PAGE:
** start **

Miami Showband massacre: Collusion in murders not ruled out by cold case team
A cold case probe into the 1975 Miami Showband massacre was unable to rule out collusion by the British state with loyalist |paramilitaries in one of the most notorious atrocities of the Troubles.
Three members of the hugely popular cabaret band were shot dead at a bogus Army roadblock as they were returning home to Dublin after a gig in Banbridge, Co Down.
Speaking at a Press conference in Dublin yesterday, the bereaved families and survivors said that “the most alarming finding” of the HET report was that it indicated an RUC Special Branch agent was involved in the murders.
The Historical Enquiries Team said that Robin Jackson, a leading mid-Ulster UVF member also known as ‘The Jackal’, claimed that he was tipped off that his fingerprints had been found on a silencer attached to a Luger pistol used in the murders.

** end **

WHAT NEEDS TO BE DONE: Continue the Miami Showband massacre article from its last sentence.

GIVEN INFORMATION:

** start **

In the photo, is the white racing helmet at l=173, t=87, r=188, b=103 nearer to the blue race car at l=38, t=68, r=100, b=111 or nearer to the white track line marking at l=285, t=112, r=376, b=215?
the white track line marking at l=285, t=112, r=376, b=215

** end **

EXPECTED ANSWER:
Jackson claimed that two RUC officers, one a detective superintendent, had advised him, in Jackson’s words: ‘to clear as there was a wee job up the country that he would be done for’.
The HET report concluded that the murders raised “disturbing questions about collusive and corrupt behaviour” and that it “has found no means to assuage or rebut these concerns and that is a deeply troubling matter”.
The report concurred with the known facts of the case that it was a planned attack by the UVF, which included a number of serving UDR soldiers, most of them wearing British Army uniforms.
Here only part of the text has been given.